Navigating the Future: Judgment Over Roadmaps
The Skift Data + AI Summit concluded with a clear message: the "say-do gap" in travel AI is not only real but widening. While some companies are genuinely innovating at the model and orchestration layers, many more find themselves somewhere between merely reorganizing existing structures and simply renaming old initiatives with AI buzzwords—often without a clear understanding of where they truly stand.

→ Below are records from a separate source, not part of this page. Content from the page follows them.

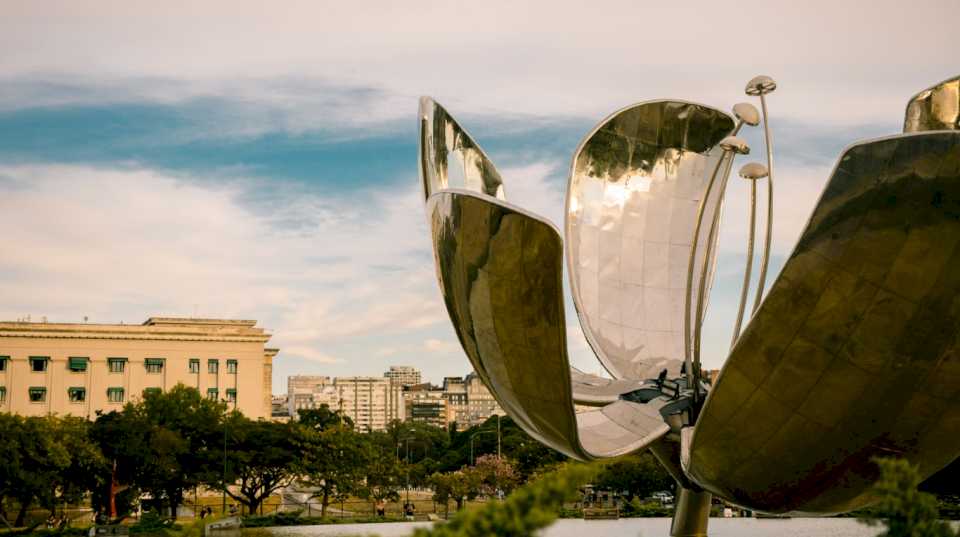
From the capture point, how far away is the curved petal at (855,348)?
9.88m

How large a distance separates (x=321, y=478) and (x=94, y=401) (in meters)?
37.4

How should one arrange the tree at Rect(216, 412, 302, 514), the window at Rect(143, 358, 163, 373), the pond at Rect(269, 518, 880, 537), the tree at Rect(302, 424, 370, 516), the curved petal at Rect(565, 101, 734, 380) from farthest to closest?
the window at Rect(143, 358, 163, 373) → the tree at Rect(302, 424, 370, 516) → the tree at Rect(216, 412, 302, 514) → the pond at Rect(269, 518, 880, 537) → the curved petal at Rect(565, 101, 734, 380)

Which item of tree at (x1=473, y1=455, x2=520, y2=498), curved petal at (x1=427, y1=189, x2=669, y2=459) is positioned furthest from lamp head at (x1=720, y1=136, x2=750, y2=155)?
tree at (x1=473, y1=455, x2=520, y2=498)

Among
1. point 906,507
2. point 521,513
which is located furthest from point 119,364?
point 906,507

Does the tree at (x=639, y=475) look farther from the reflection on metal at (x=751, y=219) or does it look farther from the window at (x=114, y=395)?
the window at (x=114, y=395)

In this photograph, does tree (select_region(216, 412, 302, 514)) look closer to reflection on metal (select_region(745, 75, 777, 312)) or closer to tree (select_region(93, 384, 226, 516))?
tree (select_region(93, 384, 226, 516))

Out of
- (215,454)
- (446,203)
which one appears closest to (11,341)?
(215,454)

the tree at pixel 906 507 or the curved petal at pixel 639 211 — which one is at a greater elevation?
the curved petal at pixel 639 211

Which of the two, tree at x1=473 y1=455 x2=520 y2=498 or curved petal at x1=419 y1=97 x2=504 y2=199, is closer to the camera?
curved petal at x1=419 y1=97 x2=504 y2=199

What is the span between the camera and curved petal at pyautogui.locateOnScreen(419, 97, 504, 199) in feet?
45.1

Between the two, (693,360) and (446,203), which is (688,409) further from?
(446,203)

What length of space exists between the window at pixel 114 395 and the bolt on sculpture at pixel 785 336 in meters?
67.3

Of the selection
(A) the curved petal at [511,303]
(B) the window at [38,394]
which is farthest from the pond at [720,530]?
(B) the window at [38,394]

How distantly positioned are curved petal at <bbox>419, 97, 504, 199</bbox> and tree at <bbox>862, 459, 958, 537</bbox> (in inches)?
270
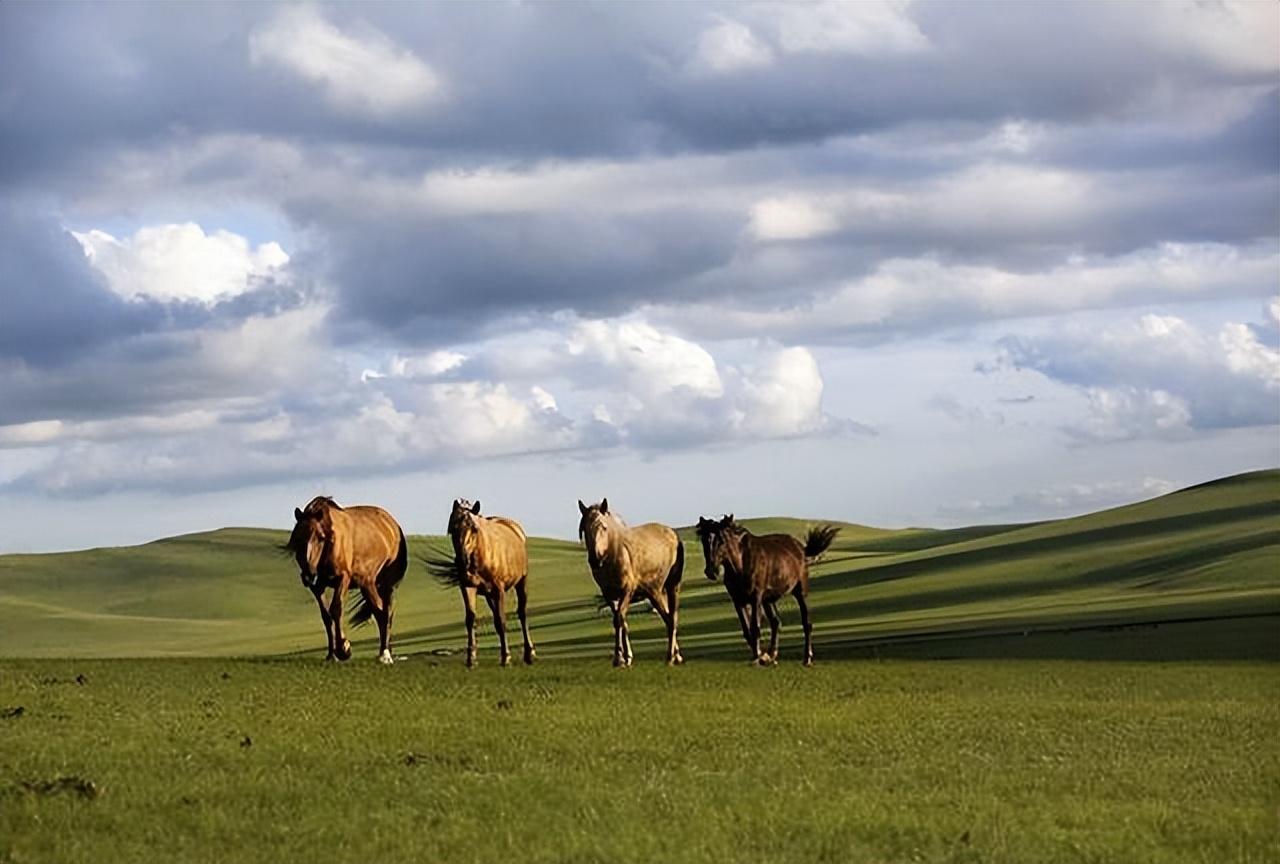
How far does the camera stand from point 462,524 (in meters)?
29.1

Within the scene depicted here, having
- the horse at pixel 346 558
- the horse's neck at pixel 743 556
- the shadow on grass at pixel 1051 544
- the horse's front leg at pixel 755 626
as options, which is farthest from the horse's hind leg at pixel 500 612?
the shadow on grass at pixel 1051 544

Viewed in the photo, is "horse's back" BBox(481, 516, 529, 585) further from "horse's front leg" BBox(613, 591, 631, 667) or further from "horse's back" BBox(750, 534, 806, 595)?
"horse's back" BBox(750, 534, 806, 595)

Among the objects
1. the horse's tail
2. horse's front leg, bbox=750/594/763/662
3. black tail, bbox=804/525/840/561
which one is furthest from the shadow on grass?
horse's front leg, bbox=750/594/763/662

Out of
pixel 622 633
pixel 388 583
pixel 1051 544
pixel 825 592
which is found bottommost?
pixel 825 592

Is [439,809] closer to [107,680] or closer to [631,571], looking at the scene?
[107,680]

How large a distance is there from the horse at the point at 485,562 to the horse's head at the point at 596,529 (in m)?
1.13

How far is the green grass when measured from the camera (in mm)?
13516

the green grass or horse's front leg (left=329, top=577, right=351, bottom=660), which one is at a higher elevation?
horse's front leg (left=329, top=577, right=351, bottom=660)

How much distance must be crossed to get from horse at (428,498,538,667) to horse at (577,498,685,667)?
47.5 inches

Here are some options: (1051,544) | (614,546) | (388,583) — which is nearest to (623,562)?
(614,546)

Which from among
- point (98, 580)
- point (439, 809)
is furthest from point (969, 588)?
point (98, 580)

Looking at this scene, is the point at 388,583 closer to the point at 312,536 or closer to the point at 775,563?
the point at 312,536

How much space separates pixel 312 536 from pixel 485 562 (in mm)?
2759

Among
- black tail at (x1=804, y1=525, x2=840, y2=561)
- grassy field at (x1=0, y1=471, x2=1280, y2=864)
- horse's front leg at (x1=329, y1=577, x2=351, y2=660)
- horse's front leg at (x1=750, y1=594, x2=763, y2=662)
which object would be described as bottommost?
grassy field at (x1=0, y1=471, x2=1280, y2=864)
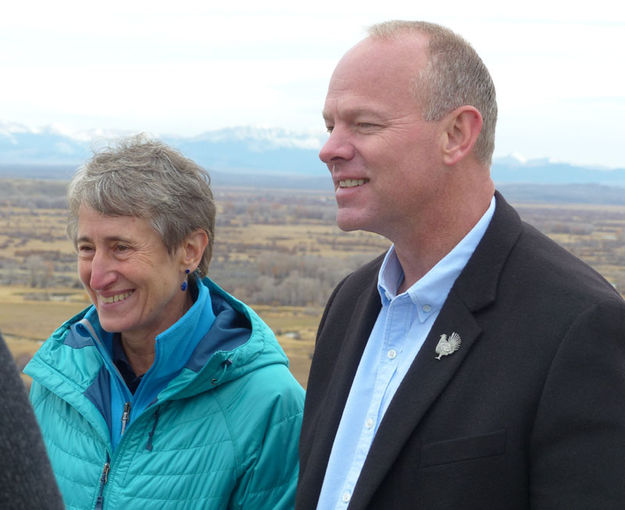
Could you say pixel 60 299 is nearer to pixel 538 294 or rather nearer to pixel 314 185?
pixel 538 294

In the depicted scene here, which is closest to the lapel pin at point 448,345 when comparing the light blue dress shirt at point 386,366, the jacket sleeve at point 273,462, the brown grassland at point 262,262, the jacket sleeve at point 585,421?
the light blue dress shirt at point 386,366

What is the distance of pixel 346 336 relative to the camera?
2463 millimetres

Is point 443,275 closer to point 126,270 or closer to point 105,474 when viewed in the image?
point 126,270

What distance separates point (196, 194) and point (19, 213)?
2600 inches

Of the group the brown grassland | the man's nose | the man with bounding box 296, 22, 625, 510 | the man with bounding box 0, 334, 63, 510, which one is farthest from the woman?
the brown grassland

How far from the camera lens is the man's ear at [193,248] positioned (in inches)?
111

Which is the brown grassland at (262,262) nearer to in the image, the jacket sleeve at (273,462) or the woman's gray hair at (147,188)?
the woman's gray hair at (147,188)

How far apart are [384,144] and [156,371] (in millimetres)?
1138

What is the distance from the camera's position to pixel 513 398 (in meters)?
1.83

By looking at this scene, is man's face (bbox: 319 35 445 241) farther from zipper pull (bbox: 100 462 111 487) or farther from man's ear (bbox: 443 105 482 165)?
zipper pull (bbox: 100 462 111 487)

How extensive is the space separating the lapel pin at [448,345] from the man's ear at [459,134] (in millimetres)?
470

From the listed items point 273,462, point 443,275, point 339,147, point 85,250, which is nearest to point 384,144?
point 339,147

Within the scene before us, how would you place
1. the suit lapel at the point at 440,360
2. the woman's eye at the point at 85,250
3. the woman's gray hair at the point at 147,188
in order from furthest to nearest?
the woman's eye at the point at 85,250 → the woman's gray hair at the point at 147,188 → the suit lapel at the point at 440,360

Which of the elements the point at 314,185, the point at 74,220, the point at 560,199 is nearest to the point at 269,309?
the point at 74,220
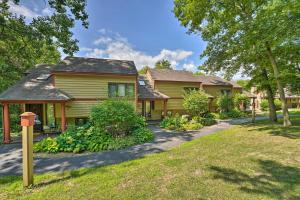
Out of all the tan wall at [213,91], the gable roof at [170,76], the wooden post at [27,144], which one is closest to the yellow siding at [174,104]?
the gable roof at [170,76]

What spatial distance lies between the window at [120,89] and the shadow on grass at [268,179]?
11086 millimetres

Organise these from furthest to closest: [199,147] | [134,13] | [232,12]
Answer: [134,13] → [232,12] → [199,147]

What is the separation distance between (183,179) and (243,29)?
1110 centimetres

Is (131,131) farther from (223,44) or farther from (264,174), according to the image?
(223,44)

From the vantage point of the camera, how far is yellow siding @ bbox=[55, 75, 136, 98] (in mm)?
13852

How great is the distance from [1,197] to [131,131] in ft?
24.3

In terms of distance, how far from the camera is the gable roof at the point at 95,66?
14266 mm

Rafat Ali’s closing remarks reiterated that the summit’s purpose was not to provide a prescriptive roadmap. Instead, by presenting concrete examples—such as how Expedia manages the deployment of its 1,500 AI agents, how Booking.com addresses the trust deficit among travelers, and how Marriott and Google Cloud define production-grade AI infrastructure—the summit aimed to cultivate something more profound: the judgment necessary for leaders to accurately assess their organization’s position and make informed, decisive next steps. Attendees were challenged to leave not just with an understanding of the five prevailing tensions but with the clarity to identify which one demanded their immediate and focused resolution. The journey through AI in travel is less about finding easy answers and more about building the strategic acumen to act effectively without them.